ACTIVITY: Output, exactly as written, the lines below starting at the line containing "Δωρεάν στοκ φωτογραφιών" and ending at the line containing "Guinée : Deux". Drop the pictures and keep both end lines.

EXTRACTED INFORMATION:
============================================================

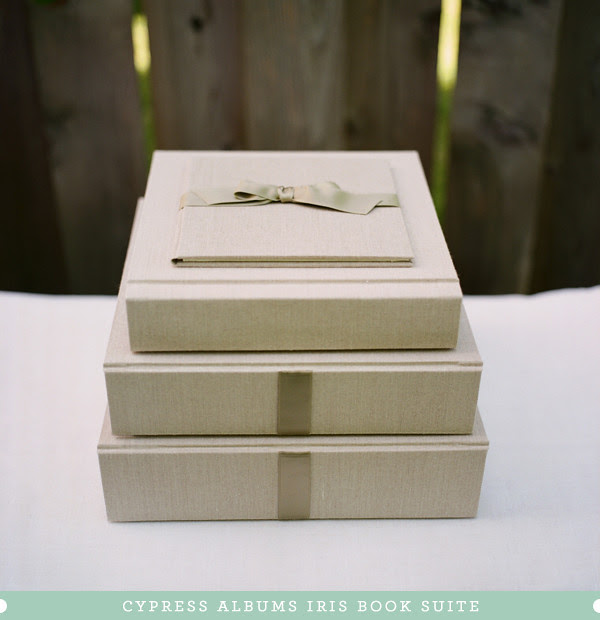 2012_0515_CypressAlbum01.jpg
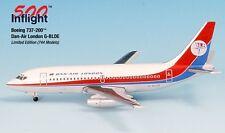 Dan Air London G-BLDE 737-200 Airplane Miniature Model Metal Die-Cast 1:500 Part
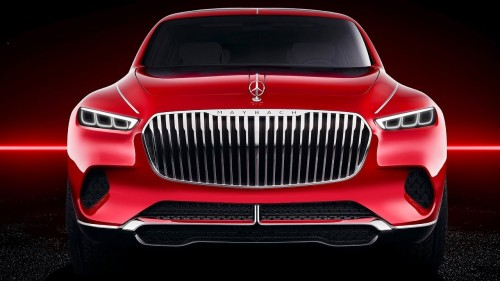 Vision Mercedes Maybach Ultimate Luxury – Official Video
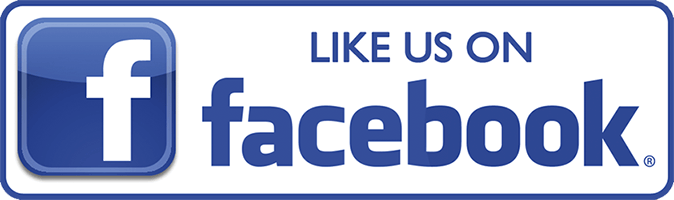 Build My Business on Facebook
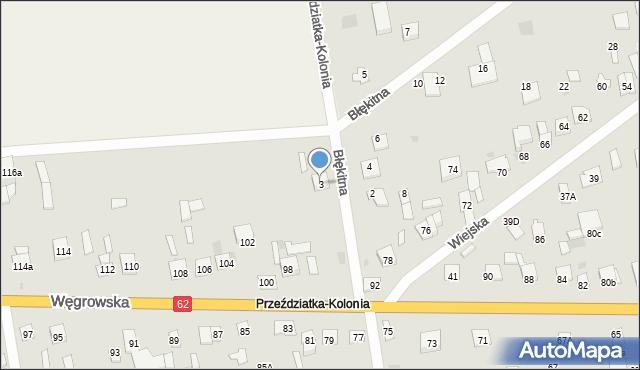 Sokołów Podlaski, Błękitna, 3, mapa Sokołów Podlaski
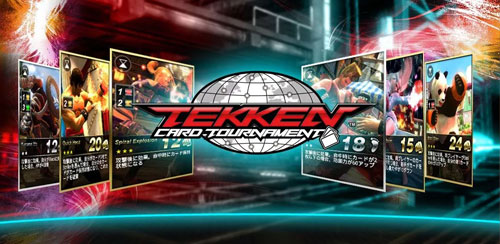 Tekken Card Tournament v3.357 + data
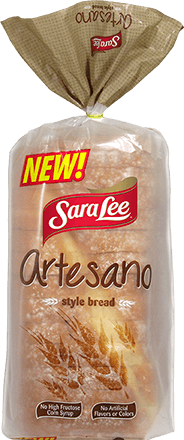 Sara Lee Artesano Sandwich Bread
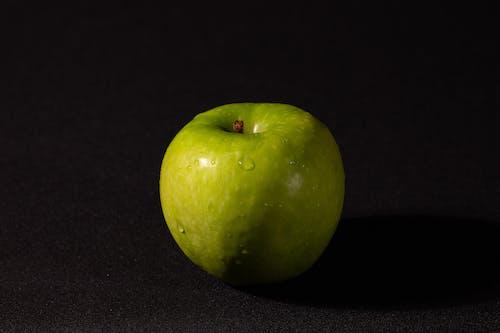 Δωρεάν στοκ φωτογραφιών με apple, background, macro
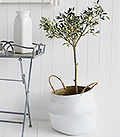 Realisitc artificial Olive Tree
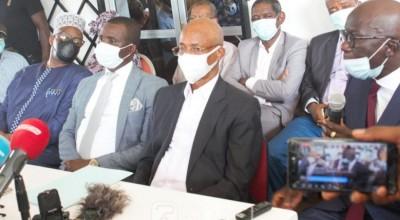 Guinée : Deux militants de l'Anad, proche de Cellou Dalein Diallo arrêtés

============================================================

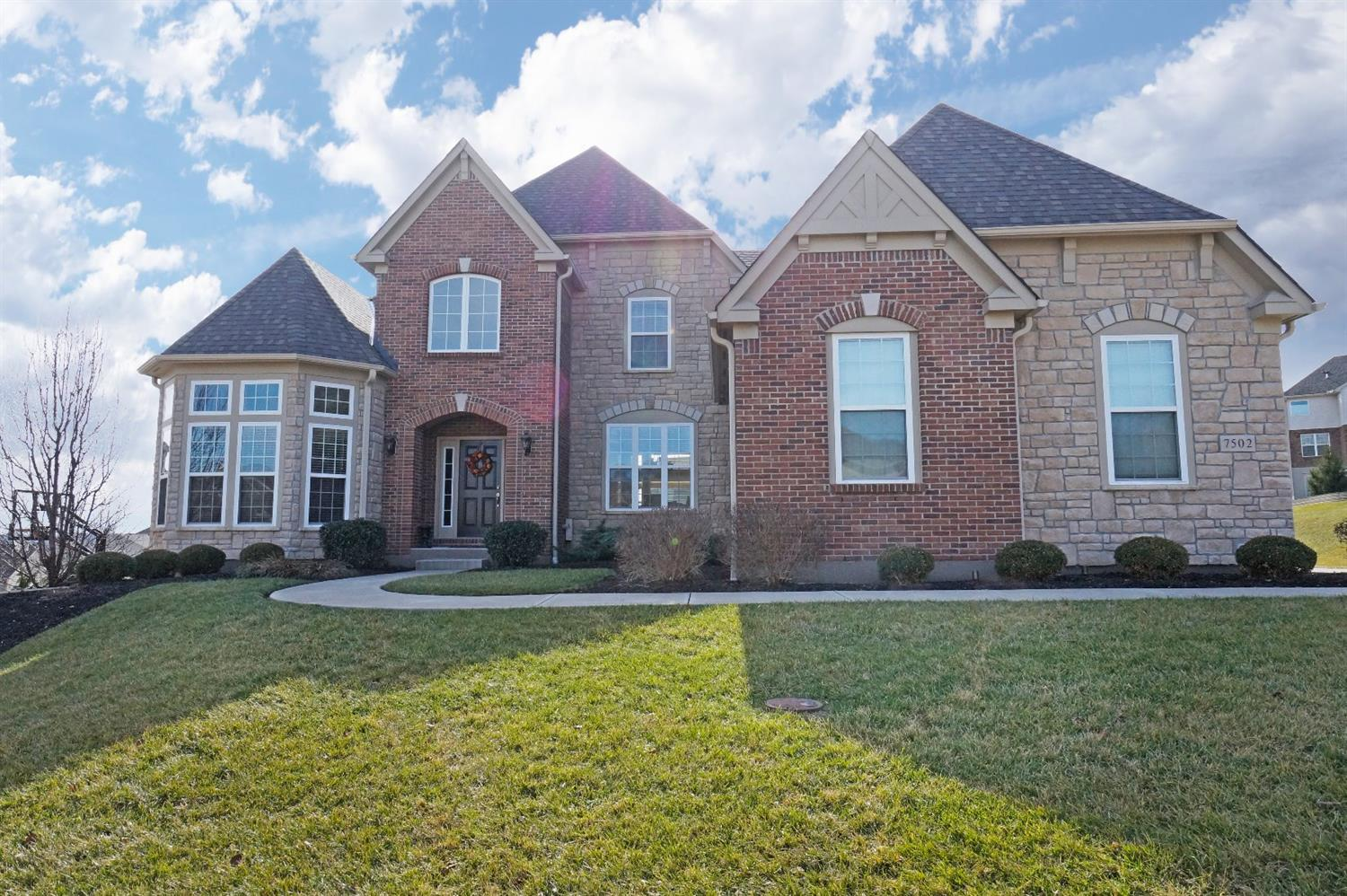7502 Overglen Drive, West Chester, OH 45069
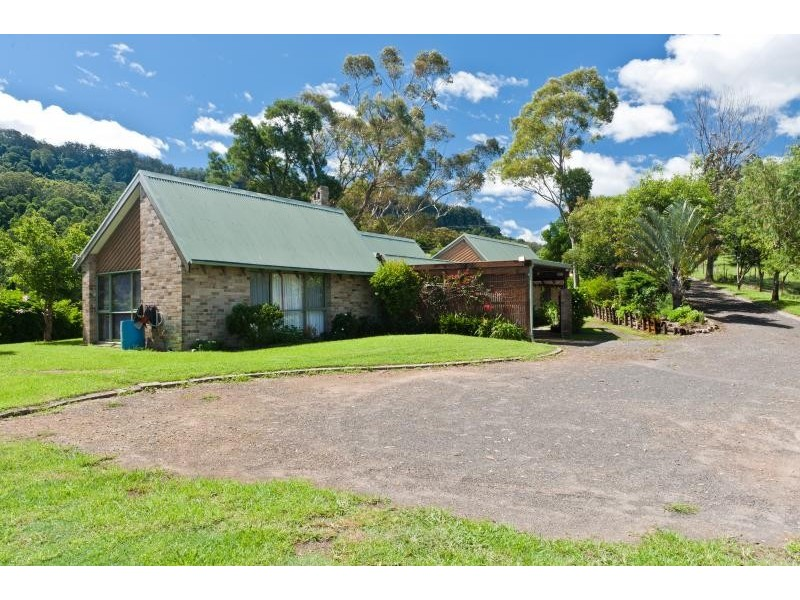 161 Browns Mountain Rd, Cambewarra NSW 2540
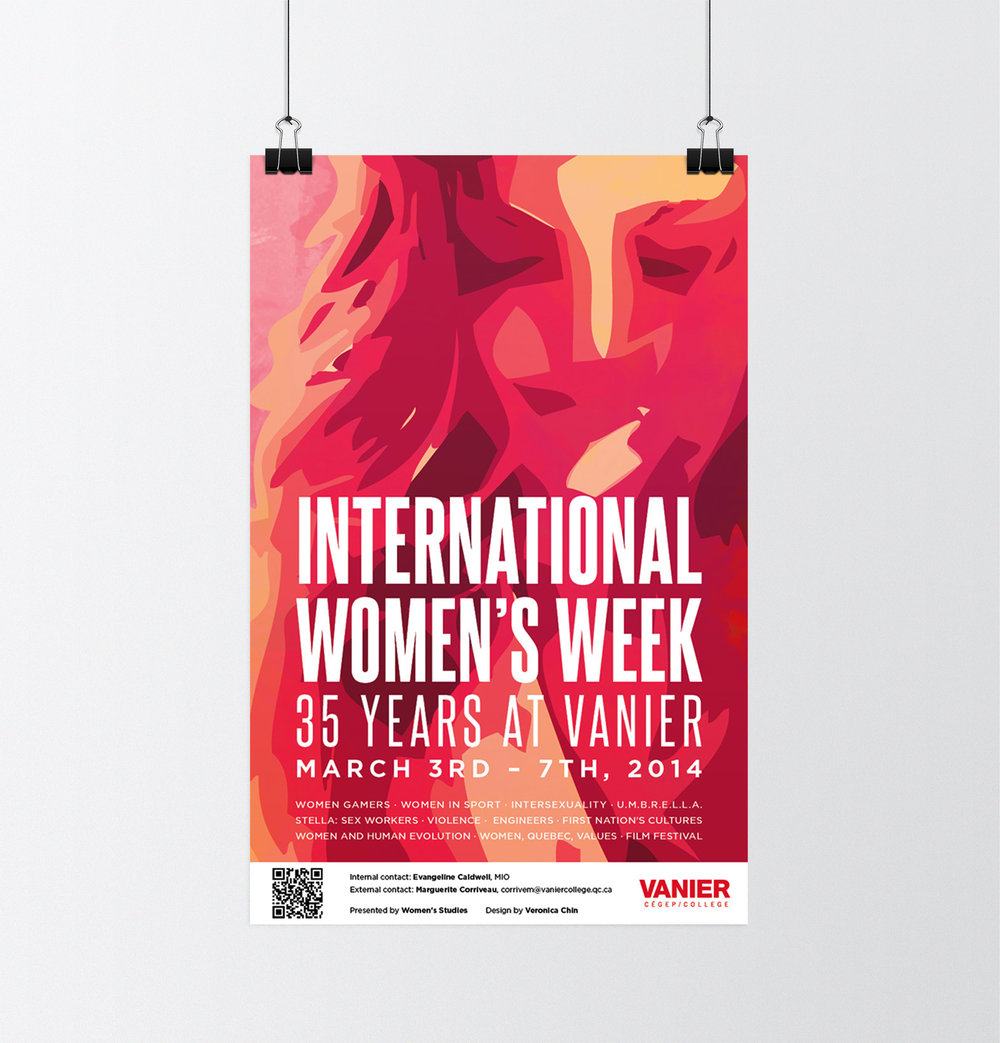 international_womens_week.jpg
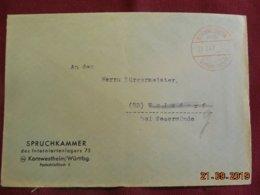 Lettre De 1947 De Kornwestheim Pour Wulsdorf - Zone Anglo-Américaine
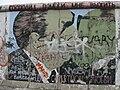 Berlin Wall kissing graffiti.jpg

============================================================

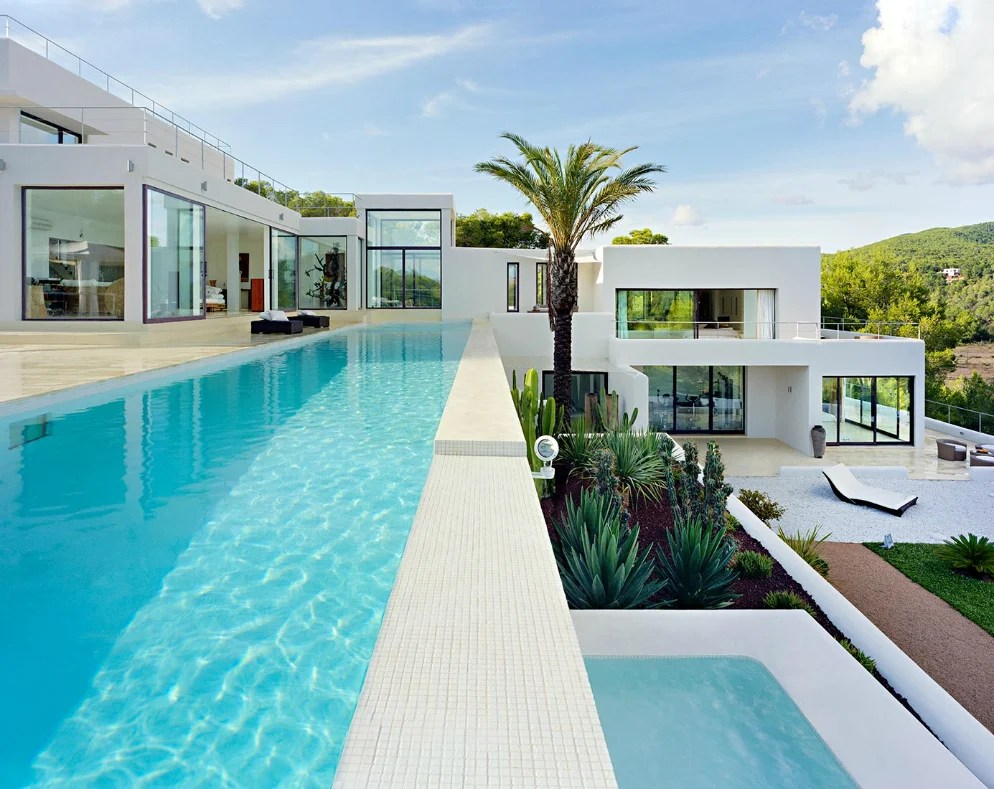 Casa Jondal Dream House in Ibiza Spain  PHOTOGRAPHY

============================================================

EXPECTED ANSWER:
 Δωρεάν στοκ φωτογραφιών με apple, background, macro
 Realisitc artificial Olive Tree
 Guinée : Deux militants de l'Anad, proche de Cellou Dalein Diallo arrêtés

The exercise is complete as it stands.